Periodic Reporting for period 1 - DNANanoProbes (Design of light-harvesting DNA-nanoprobes with ratiometric signal amplification for fluorescence imaging of live cells.)
Reporting period: 2019-05-15 to 2021-05-14
Nowadays, the value of modern diagnostic methods for high-throughput screening became as highly demanded as never before. RNA diagnostics (e.g. qPCR, LAMP, FISH, NGS) in daily life associated with infectious, orphan, neurodegenerative diseases, biopsy profiling for tumor tissues and pregnancy monitoring. Unfortunately, most RNA analyses today manipulate with fixed cells or cellular lysates, while a significant part of RNA may be lost or degraded upon extraction and separation, especially for small RNAs and low-abundant targets. Fluorescent nanosensors proposed in the project are a new type of platform for rapid RNA testing with quantitate fluorescence response not exploiting enzymatic or hybridization amplification schemes. Manipulation with living cells provides a unique opportunity for RNA sensing with minimal disruption of cellular membrane maintaining the normal circle of life cells. These advantages provide remarkable improvement for the sensitivity of direct RNA quantification along with an insight into RNA intracellular transport, RNA-protein complex organization and gene regulation.
The current project was dedicated to the creation of DNA-nanosensors based on dye-loaded polymeric nanoparticles (NPs), decorated with oligonucleotides that target sequences of interest in cells. The fundamental value of the proposed technology is high sensitivity in comparison to classical DNA probes due to high fluorescence brightness of polymer NPs encapsulated with organic fluorophores. The implementation of this strategy is associated with the development of the nanosensors from scratch, including: i) synthesis of new fluorescent dyes with improved brightness and tuned emission spectrum; ii) rational design and assembly of DNA-decorated nanoparticles encapsulated with fluorescent dyes; iii) application of the DNA-nanoprobes in living cells.

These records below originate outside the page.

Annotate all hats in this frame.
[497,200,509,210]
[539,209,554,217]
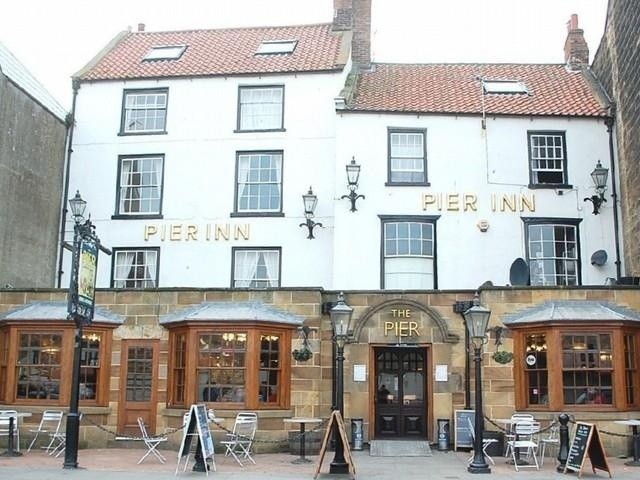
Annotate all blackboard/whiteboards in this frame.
[566,422,594,473]
[194,404,215,457]
[454,410,475,447]
[177,404,196,457]
[588,423,610,472]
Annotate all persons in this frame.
[258,381,272,402]
[14,368,47,399]
[378,384,390,404]
[576,387,598,404]
[203,379,219,402]
[591,386,608,405]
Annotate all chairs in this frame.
[220,413,259,467]
[136,417,168,464]
[1,408,83,457]
[467,412,561,469]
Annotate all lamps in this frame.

First, we synthesized a series of cationic hydrophobic dyes of different excitation/emission spectra to alter photophysical properties of future nanoparticles. These dyes were ion-exchanged with hydrophobic tetraphenylborate derivatives as a counterion. Next, the fluorescent ion pairs were applied in polymeric PMMA nanoparticles preparation with different concentrations of encapsulated dyes. Thus, we selected a green-yellow emitting rhodamine, demonstrating excellent fluorescence properties: high QY (37%) at 250 mM loading with respect to the polymer. Further, for the first time, we demonstrated successful application of poorly emissive styryl pyrydinium dyes with tetraphenylborates for encapsulation into polymer NPs. These styryl pyridinium dyes drastically enhance fluorescence QY in polymeric matrix reaching approx. QY of 40% at 500 mM dye-loading, featuring high fluorescence brightness (50-fold brighter than QDdot-605) and good photostability without detectable blinking. The phenomenon of QY enhancement for poorly emissive dyes in presence of sterically hindered hydrophobic counterion was coined as ionic aggregation-induced emission – iAIE.
To make a step towards biocompatibility of fluorescent nanoparticles we proposed a new class of bulky hydrophobic counterions derived from C-acyl barbiturates. By tuning their structure related to enol acidity and overall hydrophobicity, it became possible to create a much less toxic organic counterion – BarPh2 compare to standard perfluorinated tetraphenylborate – F5-TPB. The new counterions in PLGA NPs loaded with octadecyl rhodamine B demonstrated similar emitting performance as F5-TPB in terms of preventing ACQ effect and leakage.
Within the project, we also proposed the design of DNA probes labeled with intercalating dyes: thiazole orange and quinolone blue as fluorescent acceptors for the DNA-nanosensors. Since oligonucleotide probes labeled with both dyes demonstrated low QY enhancement upon hybridization with miR21 or miR141 targets, dimeric fluorescent labels featuring H-aggregation were synthesized and applied for nanosensor development.
Finally, we aimed to develop a safe and robust delivery method of DNA-decorated nanoparticles into the cytosol living cells. For this purpose, we prepared fluorescent polymeric NPs covered by (dA)20 non-coding sequence or survivin-encoding oligonucleotides. We reached excellent cell penetration and viability of electroporated cells in presence of DNA-decorated fluorescent NPs. Fluorescence microscopy revealed bright single spot fluorescence demonstrating random Brownian movement for nanoparticles covered with (dA)20 non-coding sequence and significantly different diffusion profile for surviving targeted NPs, suggesting their hybridization with the intracellular mRNA target of survivin.